# What you need to do
1/ Sum up the discussion of storing and purging digital objects in two sentences.
2/ Translate this sentence from the discussion of storing and purging digital objects into Spanish: "It's a pain to do (deletes are hard by design!) but it's the only way to truly purge sensitive data from an existing object."
3/ Write a continuation of the discussion of storing and purging digital objects, starting after its last sentence.

# Document text
If a user inadvertently accessions personal info in an object, we have to purge the entire object from SDR and re-accession it with the same identifier and cleaned content. It's a pain to do (deletes are hard by design!) but it's the only way to truly purge sensitive data from an existing object.
For incremental additions to large datasets, we try to break the dataset into smaller logical pieces (still in zip files, but not one big zip for the entire dataset). This also requires some curatorial intervention but we've found that it provides a slightly better user experience, especially for downloading that dataset. It also gives us a chance that future dataset changes impact only a handful of prior zips (or maybe even non at all!), allowing us to leverage the incremental diff feature of Moab (which OCFL also implements).

neilsjefferies commented 5 years ago

Copies from use-cases...general musing...so not completely thought out,

I can imagine a minor modification to the inventory that adds "inherits from ObjectID" type sections to the manifest. The digests that follow identify paths in other OCFL object(s). Other than that nothing else needs to change. When copying an object, parsing the manifest tells you which additional objects it has dependencies on. It would permit version forking and inter-object deduplication. this does mean that if object versions are not stored as a single units then each version has a new ID - this is not necessarily a bad thing.

# Recorded data
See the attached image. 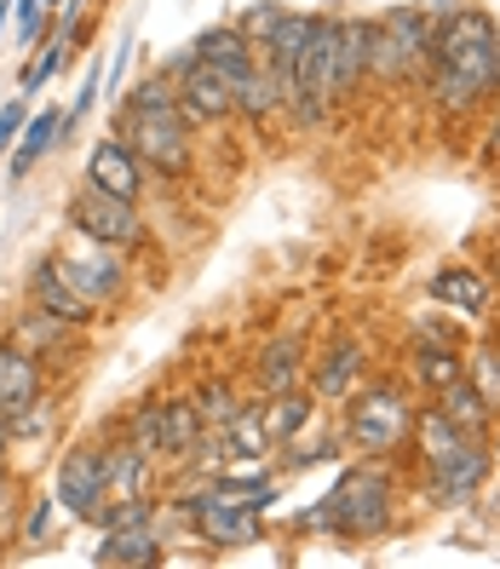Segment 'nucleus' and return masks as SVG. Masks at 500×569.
Here are the masks:
<instances>
[{"label": "nucleus", "instance_id": "6e6552de", "mask_svg": "<svg viewBox=\"0 0 500 569\" xmlns=\"http://www.w3.org/2000/svg\"><path fill=\"white\" fill-rule=\"evenodd\" d=\"M58 224H70V230H81V237L104 242V248H121V253H132V259L156 248L150 208L121 202V196H104V190H92V184H81V179H76L70 196H63Z\"/></svg>", "mask_w": 500, "mask_h": 569}, {"label": "nucleus", "instance_id": "bb28decb", "mask_svg": "<svg viewBox=\"0 0 500 569\" xmlns=\"http://www.w3.org/2000/svg\"><path fill=\"white\" fill-rule=\"evenodd\" d=\"M317 397L311 386H293V391H277V397H259V415H264V431H271V443H293L306 438V431H317Z\"/></svg>", "mask_w": 500, "mask_h": 569}, {"label": "nucleus", "instance_id": "4be33fe9", "mask_svg": "<svg viewBox=\"0 0 500 569\" xmlns=\"http://www.w3.org/2000/svg\"><path fill=\"white\" fill-rule=\"evenodd\" d=\"M63 420H70V386H52V391L36 397V403H23V409L7 420V426H12V460H18L23 449H36V455L58 449Z\"/></svg>", "mask_w": 500, "mask_h": 569}, {"label": "nucleus", "instance_id": "7ed1b4c3", "mask_svg": "<svg viewBox=\"0 0 500 569\" xmlns=\"http://www.w3.org/2000/svg\"><path fill=\"white\" fill-rule=\"evenodd\" d=\"M161 495H167V489H161ZM167 507L179 512V529H184L208 558H230V552L264 547V535H271V518H264L248 495L230 489L224 478H190L184 489L167 495Z\"/></svg>", "mask_w": 500, "mask_h": 569}, {"label": "nucleus", "instance_id": "2f4dec72", "mask_svg": "<svg viewBox=\"0 0 500 569\" xmlns=\"http://www.w3.org/2000/svg\"><path fill=\"white\" fill-rule=\"evenodd\" d=\"M454 443H466V431L438 409V403H420V415H414V438H409V455H414V466H426V460H438V455H449Z\"/></svg>", "mask_w": 500, "mask_h": 569}, {"label": "nucleus", "instance_id": "c85d7f7f", "mask_svg": "<svg viewBox=\"0 0 500 569\" xmlns=\"http://www.w3.org/2000/svg\"><path fill=\"white\" fill-rule=\"evenodd\" d=\"M58 523H63L58 495H52V489H29V495H23V512H18V523H12V552L41 558V552L52 547Z\"/></svg>", "mask_w": 500, "mask_h": 569}, {"label": "nucleus", "instance_id": "473e14b6", "mask_svg": "<svg viewBox=\"0 0 500 569\" xmlns=\"http://www.w3.org/2000/svg\"><path fill=\"white\" fill-rule=\"evenodd\" d=\"M224 455H230V466H259V460L277 455L271 431H264V415H259V397L248 403V415L237 426H224Z\"/></svg>", "mask_w": 500, "mask_h": 569}, {"label": "nucleus", "instance_id": "4468645a", "mask_svg": "<svg viewBox=\"0 0 500 569\" xmlns=\"http://www.w3.org/2000/svg\"><path fill=\"white\" fill-rule=\"evenodd\" d=\"M161 76H173V87H179V110H184L196 127H202V132L237 121V92H230V81L213 70V63L196 58L190 47L167 52V58H161Z\"/></svg>", "mask_w": 500, "mask_h": 569}, {"label": "nucleus", "instance_id": "c756f323", "mask_svg": "<svg viewBox=\"0 0 500 569\" xmlns=\"http://www.w3.org/2000/svg\"><path fill=\"white\" fill-rule=\"evenodd\" d=\"M426 403H438V409L466 431V438H483V443H489V431H494V420H500V409H494L489 397H483L472 380H466V375H460L454 386H443L438 397H426Z\"/></svg>", "mask_w": 500, "mask_h": 569}, {"label": "nucleus", "instance_id": "393cba45", "mask_svg": "<svg viewBox=\"0 0 500 569\" xmlns=\"http://www.w3.org/2000/svg\"><path fill=\"white\" fill-rule=\"evenodd\" d=\"M58 380L47 375V362H36L23 346H12L7 333H0V415H18L23 403H36L41 391H52Z\"/></svg>", "mask_w": 500, "mask_h": 569}, {"label": "nucleus", "instance_id": "4c0bfd02", "mask_svg": "<svg viewBox=\"0 0 500 569\" xmlns=\"http://www.w3.org/2000/svg\"><path fill=\"white\" fill-rule=\"evenodd\" d=\"M466 380H472V386L489 397V403L500 409V357H494V346H489V333L466 346Z\"/></svg>", "mask_w": 500, "mask_h": 569}, {"label": "nucleus", "instance_id": "a878e982", "mask_svg": "<svg viewBox=\"0 0 500 569\" xmlns=\"http://www.w3.org/2000/svg\"><path fill=\"white\" fill-rule=\"evenodd\" d=\"M190 397H196V409H202V426H208V431L237 426V420L248 415V403H253V397L242 391V380L230 375V368H208V375L190 386Z\"/></svg>", "mask_w": 500, "mask_h": 569}, {"label": "nucleus", "instance_id": "79ce46f5", "mask_svg": "<svg viewBox=\"0 0 500 569\" xmlns=\"http://www.w3.org/2000/svg\"><path fill=\"white\" fill-rule=\"evenodd\" d=\"M483 161L500 167V98L489 104V121H483Z\"/></svg>", "mask_w": 500, "mask_h": 569}, {"label": "nucleus", "instance_id": "a18cd8bd", "mask_svg": "<svg viewBox=\"0 0 500 569\" xmlns=\"http://www.w3.org/2000/svg\"><path fill=\"white\" fill-rule=\"evenodd\" d=\"M489 455H494V466H500V420H494V431H489Z\"/></svg>", "mask_w": 500, "mask_h": 569}, {"label": "nucleus", "instance_id": "f03ea898", "mask_svg": "<svg viewBox=\"0 0 500 569\" xmlns=\"http://www.w3.org/2000/svg\"><path fill=\"white\" fill-rule=\"evenodd\" d=\"M322 500H328V541H340V547H374L403 523V483H397V466L374 460V455H351Z\"/></svg>", "mask_w": 500, "mask_h": 569}, {"label": "nucleus", "instance_id": "72a5a7b5", "mask_svg": "<svg viewBox=\"0 0 500 569\" xmlns=\"http://www.w3.org/2000/svg\"><path fill=\"white\" fill-rule=\"evenodd\" d=\"M76 52H70V41L63 36H47L36 52L23 58V70H18V92L23 98H36V92H47V81H58L63 76V63H70Z\"/></svg>", "mask_w": 500, "mask_h": 569}, {"label": "nucleus", "instance_id": "a19ab883", "mask_svg": "<svg viewBox=\"0 0 500 569\" xmlns=\"http://www.w3.org/2000/svg\"><path fill=\"white\" fill-rule=\"evenodd\" d=\"M288 535H328V500H311L306 512H293Z\"/></svg>", "mask_w": 500, "mask_h": 569}, {"label": "nucleus", "instance_id": "e433bc0d", "mask_svg": "<svg viewBox=\"0 0 500 569\" xmlns=\"http://www.w3.org/2000/svg\"><path fill=\"white\" fill-rule=\"evenodd\" d=\"M282 18H288V0H253V7H242V12L230 18V23H237L242 36L253 41V52H259V47L271 41L277 29H282Z\"/></svg>", "mask_w": 500, "mask_h": 569}, {"label": "nucleus", "instance_id": "7c9ffc66", "mask_svg": "<svg viewBox=\"0 0 500 569\" xmlns=\"http://www.w3.org/2000/svg\"><path fill=\"white\" fill-rule=\"evenodd\" d=\"M317 18L322 12H306V7H288V18H282V29L271 41L259 47V63L271 70L282 87H288V76H293V63H299V52H306V41H311V29H317Z\"/></svg>", "mask_w": 500, "mask_h": 569}, {"label": "nucleus", "instance_id": "2eb2a0df", "mask_svg": "<svg viewBox=\"0 0 500 569\" xmlns=\"http://www.w3.org/2000/svg\"><path fill=\"white\" fill-rule=\"evenodd\" d=\"M369 63H374V18L333 7V104H357L374 87Z\"/></svg>", "mask_w": 500, "mask_h": 569}, {"label": "nucleus", "instance_id": "423d86ee", "mask_svg": "<svg viewBox=\"0 0 500 569\" xmlns=\"http://www.w3.org/2000/svg\"><path fill=\"white\" fill-rule=\"evenodd\" d=\"M110 132L144 156V167L156 173L161 190H184L196 179V161H202V127H196L184 110H132V104H116V121Z\"/></svg>", "mask_w": 500, "mask_h": 569}, {"label": "nucleus", "instance_id": "37998d69", "mask_svg": "<svg viewBox=\"0 0 500 569\" xmlns=\"http://www.w3.org/2000/svg\"><path fill=\"white\" fill-rule=\"evenodd\" d=\"M0 460H12V426H7V415H0Z\"/></svg>", "mask_w": 500, "mask_h": 569}, {"label": "nucleus", "instance_id": "f8f14e48", "mask_svg": "<svg viewBox=\"0 0 500 569\" xmlns=\"http://www.w3.org/2000/svg\"><path fill=\"white\" fill-rule=\"evenodd\" d=\"M369 375H374V346L362 340L357 328H333L328 340L311 351V362H306V386L328 409H340Z\"/></svg>", "mask_w": 500, "mask_h": 569}, {"label": "nucleus", "instance_id": "0eeeda50", "mask_svg": "<svg viewBox=\"0 0 500 569\" xmlns=\"http://www.w3.org/2000/svg\"><path fill=\"white\" fill-rule=\"evenodd\" d=\"M431 7H386L374 12V63L369 81L374 87H420L426 63H431Z\"/></svg>", "mask_w": 500, "mask_h": 569}, {"label": "nucleus", "instance_id": "f3484780", "mask_svg": "<svg viewBox=\"0 0 500 569\" xmlns=\"http://www.w3.org/2000/svg\"><path fill=\"white\" fill-rule=\"evenodd\" d=\"M426 293H431V306H438V311L466 317V322H483V317L494 311V282H489V271H478V264H466V259L438 264V271L426 277Z\"/></svg>", "mask_w": 500, "mask_h": 569}, {"label": "nucleus", "instance_id": "aec40b11", "mask_svg": "<svg viewBox=\"0 0 500 569\" xmlns=\"http://www.w3.org/2000/svg\"><path fill=\"white\" fill-rule=\"evenodd\" d=\"M92 563L98 569H161V563H173V541L161 535V523L110 529V535H98Z\"/></svg>", "mask_w": 500, "mask_h": 569}, {"label": "nucleus", "instance_id": "f704fd0d", "mask_svg": "<svg viewBox=\"0 0 500 569\" xmlns=\"http://www.w3.org/2000/svg\"><path fill=\"white\" fill-rule=\"evenodd\" d=\"M161 518V489L156 495H110L104 507H98L92 529L110 535V529H139V523H156Z\"/></svg>", "mask_w": 500, "mask_h": 569}, {"label": "nucleus", "instance_id": "cd10ccee", "mask_svg": "<svg viewBox=\"0 0 500 569\" xmlns=\"http://www.w3.org/2000/svg\"><path fill=\"white\" fill-rule=\"evenodd\" d=\"M190 52L202 58V63H213V70H219L224 81H237L242 70H253V63H259L253 41H248V36H242V29L230 23V18H224V23H208L202 36L190 41Z\"/></svg>", "mask_w": 500, "mask_h": 569}, {"label": "nucleus", "instance_id": "b1692460", "mask_svg": "<svg viewBox=\"0 0 500 569\" xmlns=\"http://www.w3.org/2000/svg\"><path fill=\"white\" fill-rule=\"evenodd\" d=\"M472 346V340H466ZM466 346H449V340H409L403 351V375L420 397H438L443 386H454L466 375Z\"/></svg>", "mask_w": 500, "mask_h": 569}, {"label": "nucleus", "instance_id": "9d476101", "mask_svg": "<svg viewBox=\"0 0 500 569\" xmlns=\"http://www.w3.org/2000/svg\"><path fill=\"white\" fill-rule=\"evenodd\" d=\"M47 489L58 495L63 523L92 529L98 507L110 500V460H104V443H98L92 431H81V438H70V443H58V455H52V483H47Z\"/></svg>", "mask_w": 500, "mask_h": 569}, {"label": "nucleus", "instance_id": "39448f33", "mask_svg": "<svg viewBox=\"0 0 500 569\" xmlns=\"http://www.w3.org/2000/svg\"><path fill=\"white\" fill-rule=\"evenodd\" d=\"M47 253L104 322H116L132 299H139V264H132V253H121V248H104V242L81 237V230L58 224V237H52Z\"/></svg>", "mask_w": 500, "mask_h": 569}, {"label": "nucleus", "instance_id": "a211bd4d", "mask_svg": "<svg viewBox=\"0 0 500 569\" xmlns=\"http://www.w3.org/2000/svg\"><path fill=\"white\" fill-rule=\"evenodd\" d=\"M18 299H29V306H41V311H52V317H63V322H76V328H104V317H98L87 299L70 288V277L52 264V253H36L29 259V271H23V282H18Z\"/></svg>", "mask_w": 500, "mask_h": 569}, {"label": "nucleus", "instance_id": "9b49d317", "mask_svg": "<svg viewBox=\"0 0 500 569\" xmlns=\"http://www.w3.org/2000/svg\"><path fill=\"white\" fill-rule=\"evenodd\" d=\"M494 472H500V466H494L489 443L483 438H466L449 455L420 466V500H426V507H438V512H472L478 500L489 495Z\"/></svg>", "mask_w": 500, "mask_h": 569}, {"label": "nucleus", "instance_id": "6ab92c4d", "mask_svg": "<svg viewBox=\"0 0 500 569\" xmlns=\"http://www.w3.org/2000/svg\"><path fill=\"white\" fill-rule=\"evenodd\" d=\"M306 362H311V346L299 340L293 328L271 333V340H259L248 375H253V397H277V391H293L306 386Z\"/></svg>", "mask_w": 500, "mask_h": 569}, {"label": "nucleus", "instance_id": "49530a36", "mask_svg": "<svg viewBox=\"0 0 500 569\" xmlns=\"http://www.w3.org/2000/svg\"><path fill=\"white\" fill-rule=\"evenodd\" d=\"M489 346H494V357H500V322L489 328Z\"/></svg>", "mask_w": 500, "mask_h": 569}, {"label": "nucleus", "instance_id": "ea45409f", "mask_svg": "<svg viewBox=\"0 0 500 569\" xmlns=\"http://www.w3.org/2000/svg\"><path fill=\"white\" fill-rule=\"evenodd\" d=\"M23 121H29V98H23V92H12L7 104H0V156H7V150L18 144Z\"/></svg>", "mask_w": 500, "mask_h": 569}, {"label": "nucleus", "instance_id": "58836bf2", "mask_svg": "<svg viewBox=\"0 0 500 569\" xmlns=\"http://www.w3.org/2000/svg\"><path fill=\"white\" fill-rule=\"evenodd\" d=\"M36 489L23 472H18V460H0V529L12 535V523H18V512H23V495Z\"/></svg>", "mask_w": 500, "mask_h": 569}, {"label": "nucleus", "instance_id": "5701e85b", "mask_svg": "<svg viewBox=\"0 0 500 569\" xmlns=\"http://www.w3.org/2000/svg\"><path fill=\"white\" fill-rule=\"evenodd\" d=\"M52 150H63V104L29 110V121H23V132H18V144L7 150V184H23Z\"/></svg>", "mask_w": 500, "mask_h": 569}, {"label": "nucleus", "instance_id": "20e7f679", "mask_svg": "<svg viewBox=\"0 0 500 569\" xmlns=\"http://www.w3.org/2000/svg\"><path fill=\"white\" fill-rule=\"evenodd\" d=\"M414 415H420V391L409 375H369L346 403H340V438L346 455H374V460H403L414 438Z\"/></svg>", "mask_w": 500, "mask_h": 569}, {"label": "nucleus", "instance_id": "412c9836", "mask_svg": "<svg viewBox=\"0 0 500 569\" xmlns=\"http://www.w3.org/2000/svg\"><path fill=\"white\" fill-rule=\"evenodd\" d=\"M230 92H237V121H242L248 132H259V139H271V127L288 121V87L264 70V63L242 70L237 81H230Z\"/></svg>", "mask_w": 500, "mask_h": 569}, {"label": "nucleus", "instance_id": "c03bdc74", "mask_svg": "<svg viewBox=\"0 0 500 569\" xmlns=\"http://www.w3.org/2000/svg\"><path fill=\"white\" fill-rule=\"evenodd\" d=\"M0 563H12V535L0 529Z\"/></svg>", "mask_w": 500, "mask_h": 569}, {"label": "nucleus", "instance_id": "f257e3e1", "mask_svg": "<svg viewBox=\"0 0 500 569\" xmlns=\"http://www.w3.org/2000/svg\"><path fill=\"white\" fill-rule=\"evenodd\" d=\"M431 63H426V98L443 121H472L500 98V23L466 0L431 7Z\"/></svg>", "mask_w": 500, "mask_h": 569}, {"label": "nucleus", "instance_id": "de8ad7c7", "mask_svg": "<svg viewBox=\"0 0 500 569\" xmlns=\"http://www.w3.org/2000/svg\"><path fill=\"white\" fill-rule=\"evenodd\" d=\"M41 7H47V12H58V7H63V0H41Z\"/></svg>", "mask_w": 500, "mask_h": 569}, {"label": "nucleus", "instance_id": "c9c22d12", "mask_svg": "<svg viewBox=\"0 0 500 569\" xmlns=\"http://www.w3.org/2000/svg\"><path fill=\"white\" fill-rule=\"evenodd\" d=\"M98 98H104V58H87V70H81V81H76V98L63 104V144L76 139V127L92 116Z\"/></svg>", "mask_w": 500, "mask_h": 569}, {"label": "nucleus", "instance_id": "1a4fd4ad", "mask_svg": "<svg viewBox=\"0 0 500 569\" xmlns=\"http://www.w3.org/2000/svg\"><path fill=\"white\" fill-rule=\"evenodd\" d=\"M0 333H7L12 346H23L36 362H47V375L70 386L81 375V362L92 357V328H76L63 322L41 306H29V299H18V306L7 311V322H0Z\"/></svg>", "mask_w": 500, "mask_h": 569}, {"label": "nucleus", "instance_id": "ddd939ff", "mask_svg": "<svg viewBox=\"0 0 500 569\" xmlns=\"http://www.w3.org/2000/svg\"><path fill=\"white\" fill-rule=\"evenodd\" d=\"M81 184H92V190H104V196H121V202H139V208H150L156 202V173L144 167V156L132 150L121 132H98V139L87 144V156H81Z\"/></svg>", "mask_w": 500, "mask_h": 569}, {"label": "nucleus", "instance_id": "dca6fc26", "mask_svg": "<svg viewBox=\"0 0 500 569\" xmlns=\"http://www.w3.org/2000/svg\"><path fill=\"white\" fill-rule=\"evenodd\" d=\"M150 397V415H156V455L167 472H179L190 460V449L202 443V409H196L190 386H167V391H144Z\"/></svg>", "mask_w": 500, "mask_h": 569}]
</instances>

# Answers for the exercise
1/ When personal information ends up in an object by mistake, the whole object has to be purged from SDR and re-accessioned under the same identifier with cleaned content, and large datasets that grow over time are split into smaller zip files so downloading is easier and later changes affect fewer earlier zips. A later comment suggests letting an inventory's manifest point to paths in other OCFL objects, which would show an object's dependencies when it is copied and allow version forking and deduplication across objects.

2/ Es una molestia hacerlo (¡las eliminaciones son difíciles a propósito!), pero es la única manera de purgar de verdad los datos confidenciales de un objeto existente.

3/
...this might also be adapted to include "Inherits from external_storage_path" in some form.

neilsjefferies commented 1 year ago

In spec, must be explicit that a newly created object is “inheriting” from an existing object within the same storage root (thus while we violate completeness for an object, we will still have completeness for a storage root) -- However, if in v2, we come up with a mechanism for multiple storage roots making one repo, we should support inheritance from any of the roots making up the repo (which might mean one has a general root reference mechanism.... But with a dire warning to be prudent)
We do not want to support an OCFL object referencing files from across multiple other objects. This is to prevent validation loops. Thus: -- Inheritance can only happen when a new object is instantiated, an entire manifest block of the source object is inherited -- We will only support inheritance from a single object -- The new object must clearly reference the version of the original object from which it is inheriting
Implementation notes: -- Validation failure if original object subsequently is purged -- Validation of new object must also validate the original (parent) object. This is a reason why we have the same storage root requirement. -- validator must have guard rails to catch loops.

rosy1280 commented 1 year ago

Feedback on Use Cases

In advance of version 2 of the OCFL, we are soliciting feedback on use cases. Please feel free to add your thoughts on this use case via the comments.

Polling on Use Cases

In addition to reviewing comments, we are doing an informal poll for each use case that has been tagged as Proposed: In Scope for version 2. You can contribute to the poll for this use case by reacting to this comment. The following reactions are supported:

In favor of the use case	Against the use case	Neutral on the use case
👍🏼	👎🏼	👀

The poll will remain open through the end of February 2024.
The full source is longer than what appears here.